Nasional

Dinilai Belum Efektif, Kurikulum Belajar Daring Harus Dievaluasi 

INDOPOSCO.ID – Dunia pendidikan di masa pandemi turut jadi sorotan. Pelaksanaan belajar melalui dalam jaringan (Daring) dinilai belum efektif dan optimal dalam mendidik para murid.

Meskipun pemerintah telah memberikan bantuan kuota gratis pada pelajar, namun tidak menghilangkan segala persoalan belajar. Bagi orangtua yang berdomisili di pedesaan, jaringan selalu menjadi faktor utama penghambat belajar.

Belum lagi, para orangtua tidak semuanya lancar menggunakan handphone (HP) android atau gagap teknologi. Sehingga, hal ini menjadi faktor penting proses pembelajaran bagi anak.

Pemerintah diminta serius dalam menentukan kebijakan. Sebab, perkembangan belajar anak dinilai lamban dalam mencerna materi yang disampaikan oleh guru. Bahkan, tidak sedikit murid selama pandemi ini tidak belajar. Setiap tugas yang diberikan guru bisa dikerjakan orangtua. Anak hanya jadi penonton dan belajar daring dianggap raihan prestasi antar orangtua.

“Kadang murid tidak memperhatikan, apalagi anak SD. Betapa sulitnya seorang guru mempersiapkan pembelajaran daring. Yang sekolah bukan anaknya tapi orangtuanya yang sibuk. Ini menyebabkan sistem dring belum efektif diterapkan, kita masih merindukan pembelajaran secara langsung tatap muka,” kata pengamat pendidikan Eny Suhaeni, Minggu (2/5/2021).
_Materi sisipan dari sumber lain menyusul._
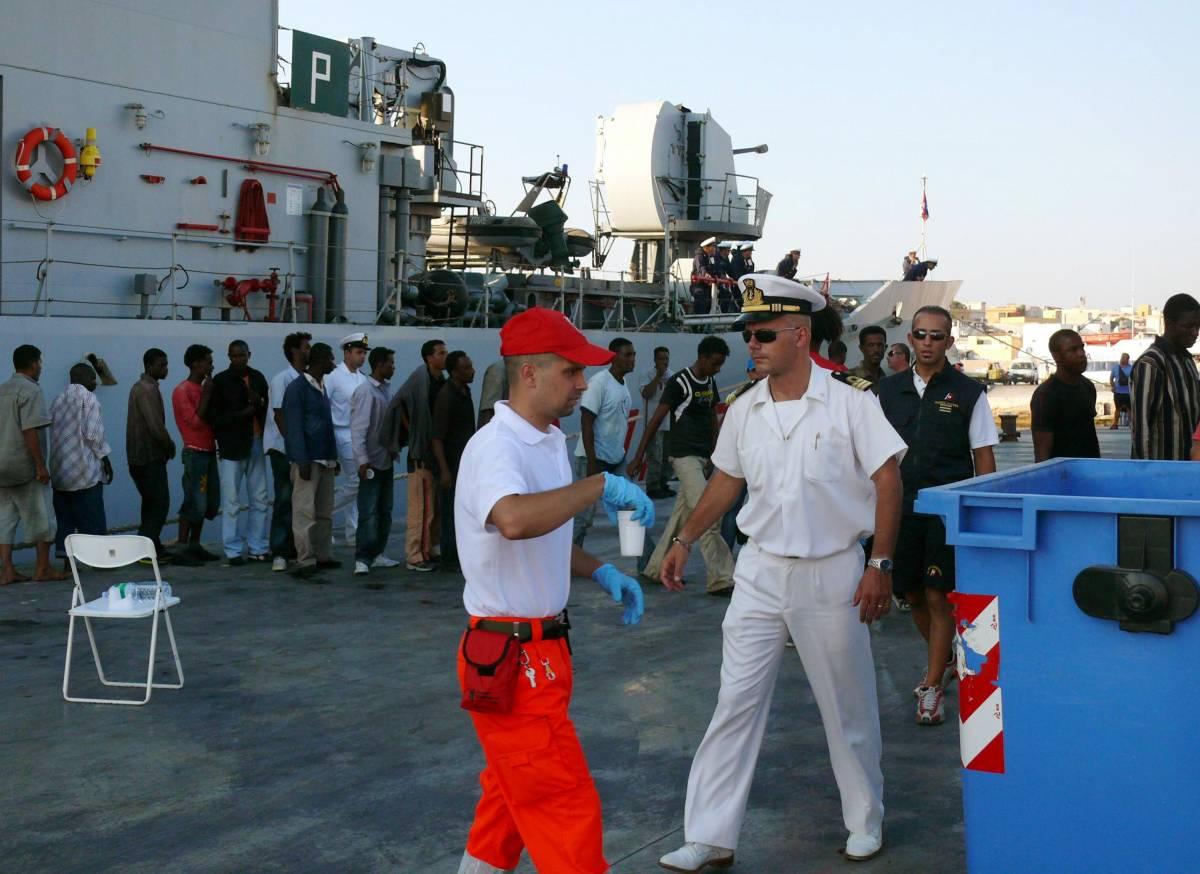 Sbarchi senza sosta sulle coste di Lampedusa:  in sole ventiquattr'ore arrivati 2mila clandestini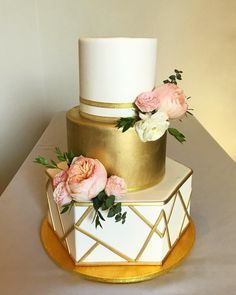 Gold Wedding Cakes Loving this glam white and gold geometric wedding cake we delivered this past weekend to the Colony House. The beautiful blush florals were… - White And Gold Wedding Cake, Blush Wedding Cakes, Big Wedding Cakes, Floral Wedding Cakes, Wedding Cake Designs, Wedding Cake Toppers, African Wedding Cakes, Wedding Yellow, Geometric Cake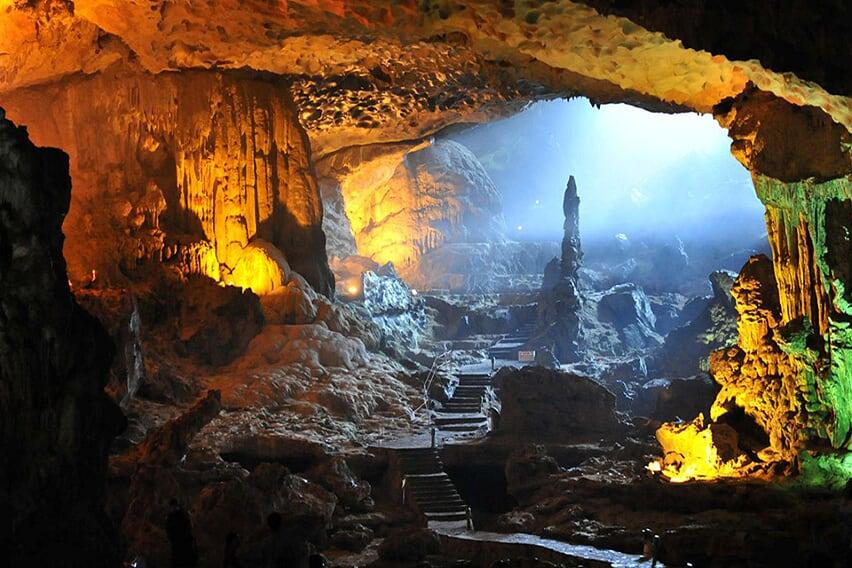 cave-grayline-cruise-3-days-2-nights
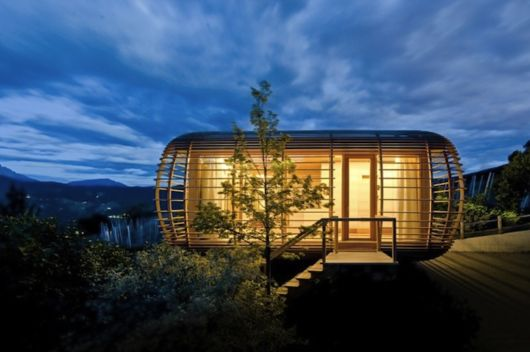 Amazing Sustainable Nomadic Home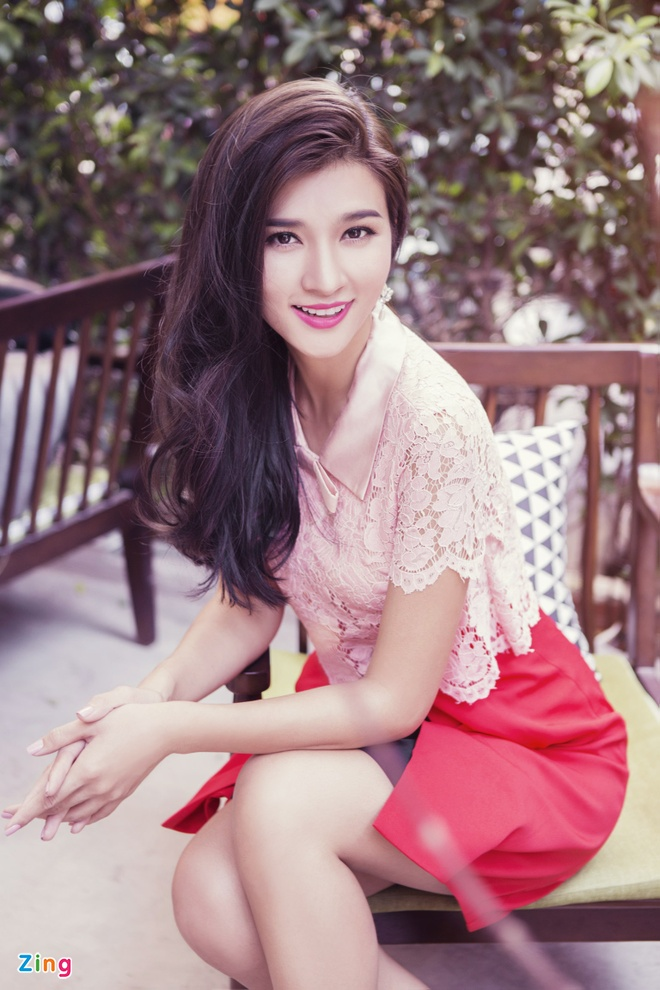 Kim Tuyen dien dam ren pastel ngot ngao hinh anh 2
Ia menerangkan, pembelajaran daring sangat berpengaruh pada psikologis karakter anak yang tidak daapt berhubungan sosial dengan temannya. Guru memiliki keterbatasan akses dalam mendidik terutama pada nilai kepatutan sikap.
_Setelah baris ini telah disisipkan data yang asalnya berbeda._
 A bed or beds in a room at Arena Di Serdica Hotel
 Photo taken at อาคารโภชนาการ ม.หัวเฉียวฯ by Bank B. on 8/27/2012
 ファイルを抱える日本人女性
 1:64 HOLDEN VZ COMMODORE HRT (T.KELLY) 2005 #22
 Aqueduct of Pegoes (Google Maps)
Menurutnya, meskipun pemerintah dengan sekuat tenaga mengeluarkan banyak anggaran untuk memfasilitasi pembelajaran daring, tidak dapat menyelesaikan persoalan. KArena, pendidikan bukan hanya sekedar menyampaikan materi pelajaran dan mampu mengerjakan tugas dari guru. Banyak nilai sosial yang hilang dari sistem pembelajaran tatap muka.
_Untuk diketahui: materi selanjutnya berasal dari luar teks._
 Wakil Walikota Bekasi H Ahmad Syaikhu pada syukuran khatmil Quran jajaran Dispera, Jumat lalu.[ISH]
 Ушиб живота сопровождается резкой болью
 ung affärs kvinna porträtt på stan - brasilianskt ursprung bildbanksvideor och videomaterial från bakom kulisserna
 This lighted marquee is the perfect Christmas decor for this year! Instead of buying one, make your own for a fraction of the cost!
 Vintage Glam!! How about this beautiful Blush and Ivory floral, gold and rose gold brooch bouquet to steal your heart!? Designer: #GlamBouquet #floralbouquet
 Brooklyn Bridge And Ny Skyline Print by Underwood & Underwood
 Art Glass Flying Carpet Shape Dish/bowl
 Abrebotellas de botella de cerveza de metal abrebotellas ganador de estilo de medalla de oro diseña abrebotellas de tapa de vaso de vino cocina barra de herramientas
“Semuanya berpengaruh, terhadap sistem, secara psikologis, sosiologis perlu interaksi sosial bagaimana bekerjasama, lewat daring terbatas. Sistem kerjasama kelompok itu memerlukan basis langsung, sehinga anak tahu cara bekerjasama kelomok, itu pengembangan karakter yang berpengaruh kejiwaan,” terangnya.

Berdasarkan pengamatannya, kuota gratis bantuan dari pemerintah, tidak sedikit malah digunakan untuk bermain game online dibandingkan belajar. Sehingga, hal ini menjadi persoalan baru di dunia pendidikan.